» Passage shown:
Maryland Brand

Email Guidelines

Purpose

University of Maryland campus partners produce more than 200 e-newsletters and many more standalone email communications every year to share important information with their communities. Using the university's visual identity and following best practices for email communications will ensure that our messages are clear and impactful and will ultimately strengthen the UMD brand.

The Office of Marketing and Communications has the formula for a great email > a Compelling Subject Line + Strong Design + Engaging Content = SUCCESS

Subject Lines

The subject line is the first thing your audience sees, so having the wrong one could lead to your email being overlooked in your recipients’ inbox. Follow these guidelines to create compelling subject lines that will help cut through the noise and lead to higher open rates.

  • Avoid using all caps or capitalizing every word in your subject line. Overusing all caps and unnecessary punctuation can trigger spam filters and can seem aggressive. Instead, capitalize only the first letter and proper nouns. Campaign Monitor has compiled a list of “The 15 Most Powerful Words in Subject Lines.”
    • Good: This is a good subject line
    • Bad: This is A Bad Subject Line
  • Keep subject lines short and simple. Ideally, we recommend using six to 10 words to minimize the risk of your subject line being cut off. Use as few characters as necessary to give a snapshot of what your email is about.
    • Example: Calling all Terps: Let's connect!
  • Use preheaders to add valuable context to your subject lines. Subject lines can only be so long, and in some situations, you need more details to entice your audience to open your email. Make your subject line and preheader work together to effectively communicate the most compelling benefit of your email. This will help your email stand out and boost open rates. Similar to subject lines keep them short and to the point.
    • Example
      • Subject line: [First Name Recipient], you're invited!
      • Preheader: Join us on July 26 for Terps on the Hill
  • Personalize. Depending on your email platform and what data is being captured, personalization tokens such as “First Name, Last Name” may be available and should be taken full advantage of to grab recipients' attention. According to Campaign Monitor, emails with personalized subject lines are 26% more likely to be opened.
    • Example: [First Name Recipient], your exclusive invite is waiting
  • Consider using emojis to add fun and creativity. Your recipients are exposed to many emails per day, so adding an emoji can help make yours stand out. Use emojis to supplement rather than replace words to ensure your main message gets across. It is also important to test them because not every email client supports emojis, and your recipients might get a special character or a different version. Finally, avoid overusing them, which can look like spam. Learn more about how to properly use emojis in subject lines.

» Problem set:
1) Answer these questions from the email guidelines.
(a) How many e-newsletters do University of Maryland campus partners produce every year?
(b) How many words are recommended for a subject line?
(c) According to Campaign Monitor, how much more likely are emails with personalized subject lines to be opened?
2) Collect every line of the rows that contains the string "gray". Case counts.

Stored data entries
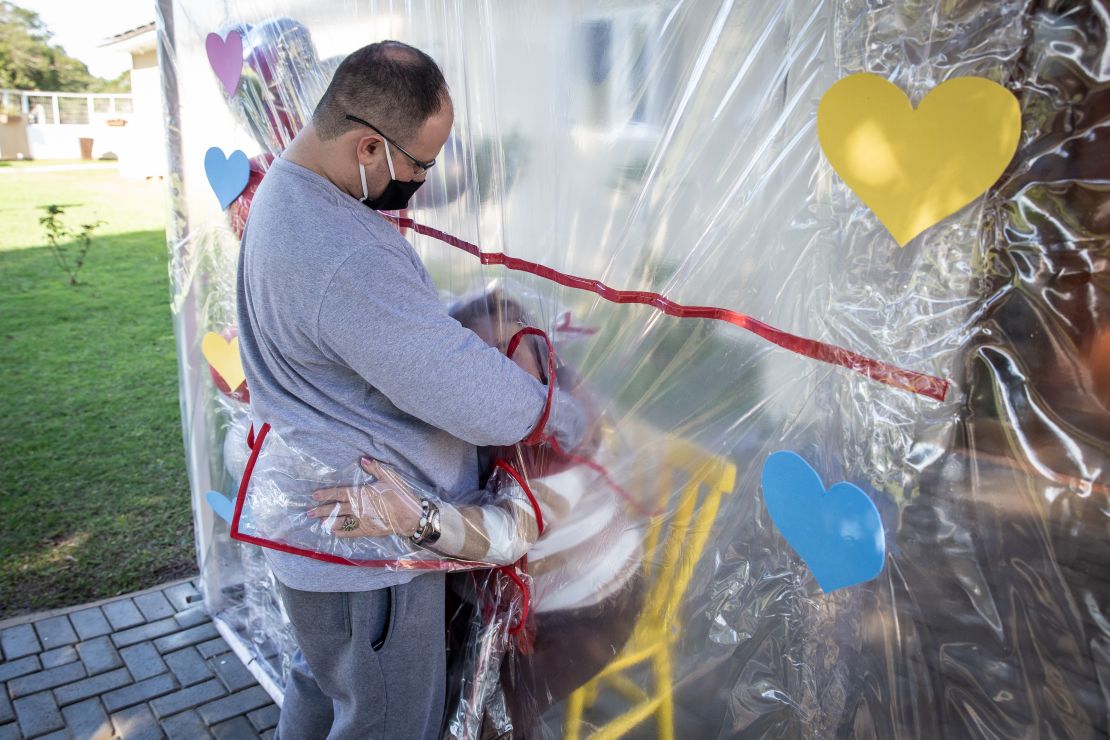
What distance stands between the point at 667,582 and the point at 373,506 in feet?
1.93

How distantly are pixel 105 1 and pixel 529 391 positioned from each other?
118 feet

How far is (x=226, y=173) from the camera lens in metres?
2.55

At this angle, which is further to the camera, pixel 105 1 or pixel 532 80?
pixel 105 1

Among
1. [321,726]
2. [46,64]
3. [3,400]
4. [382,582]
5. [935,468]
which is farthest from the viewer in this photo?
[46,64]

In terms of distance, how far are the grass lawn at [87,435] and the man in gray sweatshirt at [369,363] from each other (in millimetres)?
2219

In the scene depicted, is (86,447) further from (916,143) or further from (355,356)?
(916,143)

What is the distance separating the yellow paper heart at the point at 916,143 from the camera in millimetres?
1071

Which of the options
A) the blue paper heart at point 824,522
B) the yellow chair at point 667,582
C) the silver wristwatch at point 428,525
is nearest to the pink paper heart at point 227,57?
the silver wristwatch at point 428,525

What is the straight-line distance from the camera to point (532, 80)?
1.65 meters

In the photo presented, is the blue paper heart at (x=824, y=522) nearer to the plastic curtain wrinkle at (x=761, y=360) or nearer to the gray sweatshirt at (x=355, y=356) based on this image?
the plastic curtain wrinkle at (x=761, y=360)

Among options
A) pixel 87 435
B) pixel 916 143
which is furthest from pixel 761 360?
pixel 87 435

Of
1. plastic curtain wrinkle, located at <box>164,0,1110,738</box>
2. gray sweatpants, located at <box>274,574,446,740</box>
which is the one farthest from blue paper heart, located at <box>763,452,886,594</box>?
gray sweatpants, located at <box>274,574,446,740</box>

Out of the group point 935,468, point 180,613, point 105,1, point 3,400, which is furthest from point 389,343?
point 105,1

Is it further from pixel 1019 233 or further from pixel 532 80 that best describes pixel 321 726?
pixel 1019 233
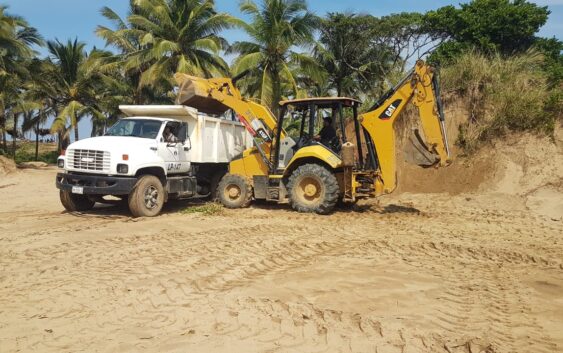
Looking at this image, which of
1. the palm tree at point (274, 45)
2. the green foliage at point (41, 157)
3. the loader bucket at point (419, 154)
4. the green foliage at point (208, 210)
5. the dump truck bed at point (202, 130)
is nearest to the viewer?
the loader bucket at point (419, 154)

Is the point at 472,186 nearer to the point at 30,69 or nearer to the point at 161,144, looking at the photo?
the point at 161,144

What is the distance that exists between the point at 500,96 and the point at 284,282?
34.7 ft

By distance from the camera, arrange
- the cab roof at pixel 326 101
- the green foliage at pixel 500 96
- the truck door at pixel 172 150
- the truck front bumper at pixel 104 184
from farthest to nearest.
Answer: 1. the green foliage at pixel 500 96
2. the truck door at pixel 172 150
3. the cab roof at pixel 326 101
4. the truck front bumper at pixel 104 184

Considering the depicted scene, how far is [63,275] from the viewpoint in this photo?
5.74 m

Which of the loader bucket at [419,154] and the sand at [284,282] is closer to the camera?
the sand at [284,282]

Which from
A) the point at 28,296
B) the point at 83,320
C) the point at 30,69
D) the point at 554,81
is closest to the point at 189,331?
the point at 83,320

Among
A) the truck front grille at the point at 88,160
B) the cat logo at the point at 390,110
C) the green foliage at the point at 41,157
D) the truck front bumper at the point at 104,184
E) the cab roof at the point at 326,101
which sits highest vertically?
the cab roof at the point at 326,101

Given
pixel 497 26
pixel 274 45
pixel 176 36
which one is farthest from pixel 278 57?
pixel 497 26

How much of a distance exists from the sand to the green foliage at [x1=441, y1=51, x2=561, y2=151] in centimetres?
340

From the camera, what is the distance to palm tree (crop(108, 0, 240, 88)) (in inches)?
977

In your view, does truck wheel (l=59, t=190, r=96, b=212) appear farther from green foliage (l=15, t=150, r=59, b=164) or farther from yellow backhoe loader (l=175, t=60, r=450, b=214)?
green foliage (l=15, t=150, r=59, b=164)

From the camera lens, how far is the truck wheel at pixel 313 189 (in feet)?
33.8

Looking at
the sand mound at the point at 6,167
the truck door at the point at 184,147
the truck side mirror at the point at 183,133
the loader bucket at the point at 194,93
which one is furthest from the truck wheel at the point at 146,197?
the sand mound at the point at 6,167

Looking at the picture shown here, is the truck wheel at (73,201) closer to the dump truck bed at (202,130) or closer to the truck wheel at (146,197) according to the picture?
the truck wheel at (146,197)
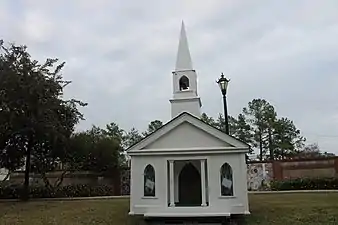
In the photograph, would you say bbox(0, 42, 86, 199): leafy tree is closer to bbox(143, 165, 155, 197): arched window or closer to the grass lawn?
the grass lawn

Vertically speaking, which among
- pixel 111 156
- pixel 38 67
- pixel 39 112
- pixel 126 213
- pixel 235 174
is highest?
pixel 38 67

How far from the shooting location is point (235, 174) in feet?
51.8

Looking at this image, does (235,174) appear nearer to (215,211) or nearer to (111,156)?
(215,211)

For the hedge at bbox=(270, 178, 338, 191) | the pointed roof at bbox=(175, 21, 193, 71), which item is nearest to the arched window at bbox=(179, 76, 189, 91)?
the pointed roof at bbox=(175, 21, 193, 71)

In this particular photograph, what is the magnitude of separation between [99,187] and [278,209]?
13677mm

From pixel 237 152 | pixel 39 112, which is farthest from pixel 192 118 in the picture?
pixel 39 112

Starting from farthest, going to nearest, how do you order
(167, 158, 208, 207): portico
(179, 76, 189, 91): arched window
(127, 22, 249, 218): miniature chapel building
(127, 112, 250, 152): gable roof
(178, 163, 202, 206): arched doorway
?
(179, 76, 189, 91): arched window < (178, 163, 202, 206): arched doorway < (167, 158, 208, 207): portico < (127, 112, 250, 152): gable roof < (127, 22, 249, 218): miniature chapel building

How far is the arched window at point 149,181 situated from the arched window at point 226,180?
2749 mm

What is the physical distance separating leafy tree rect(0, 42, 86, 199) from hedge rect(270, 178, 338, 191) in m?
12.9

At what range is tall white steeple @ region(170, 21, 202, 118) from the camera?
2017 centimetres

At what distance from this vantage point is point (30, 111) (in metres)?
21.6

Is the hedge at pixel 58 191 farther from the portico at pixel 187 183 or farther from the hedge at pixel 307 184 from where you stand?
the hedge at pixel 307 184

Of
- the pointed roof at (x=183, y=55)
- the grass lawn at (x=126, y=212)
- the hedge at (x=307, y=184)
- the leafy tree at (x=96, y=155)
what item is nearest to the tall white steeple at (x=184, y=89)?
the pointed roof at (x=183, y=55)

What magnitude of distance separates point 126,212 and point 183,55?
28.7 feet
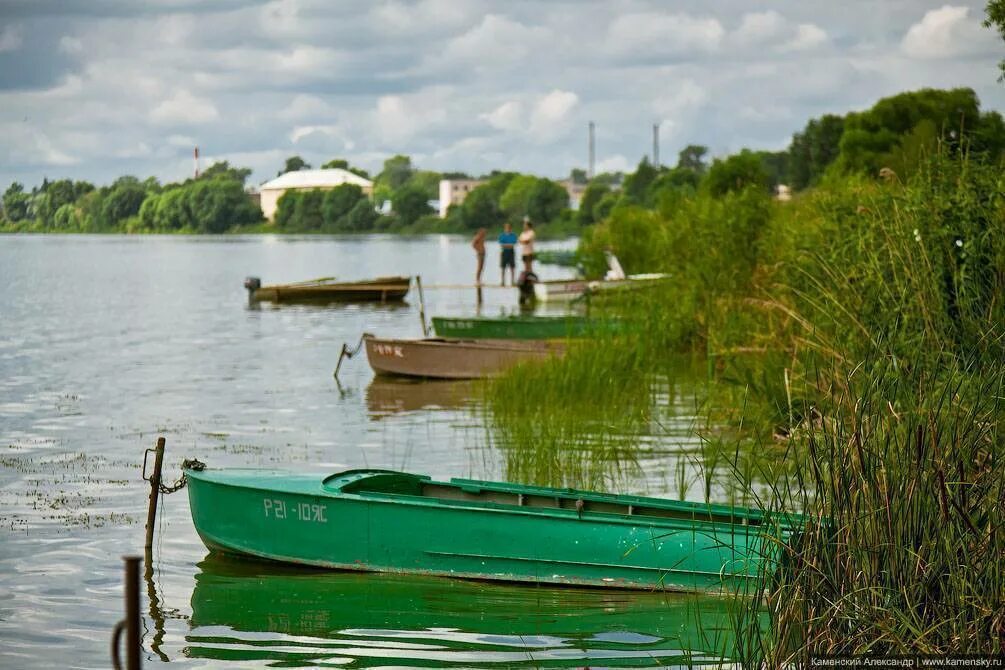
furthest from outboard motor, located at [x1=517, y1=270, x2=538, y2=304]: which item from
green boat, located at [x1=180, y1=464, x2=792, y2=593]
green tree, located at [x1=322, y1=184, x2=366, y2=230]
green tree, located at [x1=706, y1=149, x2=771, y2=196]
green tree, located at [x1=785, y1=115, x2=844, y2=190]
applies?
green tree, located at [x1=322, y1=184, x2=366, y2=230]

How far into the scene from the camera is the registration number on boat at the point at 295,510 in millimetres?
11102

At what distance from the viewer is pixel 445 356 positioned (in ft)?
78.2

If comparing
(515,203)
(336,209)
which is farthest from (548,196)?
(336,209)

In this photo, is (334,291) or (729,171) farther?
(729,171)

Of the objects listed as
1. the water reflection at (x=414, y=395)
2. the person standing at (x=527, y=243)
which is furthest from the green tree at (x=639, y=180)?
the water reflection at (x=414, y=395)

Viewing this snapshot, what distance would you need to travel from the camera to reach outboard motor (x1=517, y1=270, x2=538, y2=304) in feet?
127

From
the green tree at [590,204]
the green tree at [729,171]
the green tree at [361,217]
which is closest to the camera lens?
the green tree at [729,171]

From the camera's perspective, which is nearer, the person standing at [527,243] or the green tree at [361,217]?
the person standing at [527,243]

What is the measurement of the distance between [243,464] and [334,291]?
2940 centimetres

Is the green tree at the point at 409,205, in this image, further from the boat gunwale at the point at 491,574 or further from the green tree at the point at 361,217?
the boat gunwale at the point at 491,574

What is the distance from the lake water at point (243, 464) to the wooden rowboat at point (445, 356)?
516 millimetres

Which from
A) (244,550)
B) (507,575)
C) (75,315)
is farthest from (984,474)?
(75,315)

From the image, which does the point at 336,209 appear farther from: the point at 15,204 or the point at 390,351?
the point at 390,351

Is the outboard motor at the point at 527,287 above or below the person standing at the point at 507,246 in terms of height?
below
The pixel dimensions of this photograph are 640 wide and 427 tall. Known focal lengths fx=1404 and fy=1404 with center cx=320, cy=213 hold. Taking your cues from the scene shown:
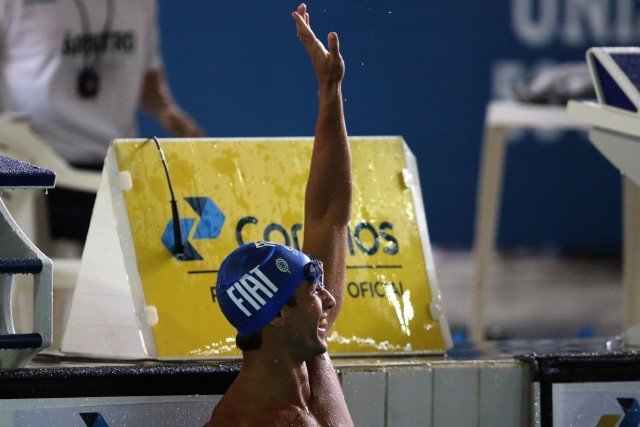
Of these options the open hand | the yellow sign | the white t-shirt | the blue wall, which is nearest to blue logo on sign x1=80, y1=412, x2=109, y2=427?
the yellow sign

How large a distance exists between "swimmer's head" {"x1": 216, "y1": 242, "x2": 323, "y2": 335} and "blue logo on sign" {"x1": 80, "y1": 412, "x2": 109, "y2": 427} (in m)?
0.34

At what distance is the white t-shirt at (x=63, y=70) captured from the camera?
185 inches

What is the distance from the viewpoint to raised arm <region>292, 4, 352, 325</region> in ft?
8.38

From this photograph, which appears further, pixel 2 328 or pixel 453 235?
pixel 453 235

» Correct answers:
1)
(a) More than 200
(b) Six to 10
(c) 26% more likely

2)
In terms of distance, how far are the grass lawn at [87,435] and the man in gray sweatshirt at [369,363] from each other (in millimetres)?
In the photo presented, is the blue paper heart at (x=824, y=522) nearer to the plastic curtain wrinkle at (x=761, y=360) or nearer to the gray sweatshirt at (x=355, y=356) based on this image?
2. gray sweatpants, located at <box>274,574,446,740</box>
gray sweatpants, located at <box>274,574,446,740</box>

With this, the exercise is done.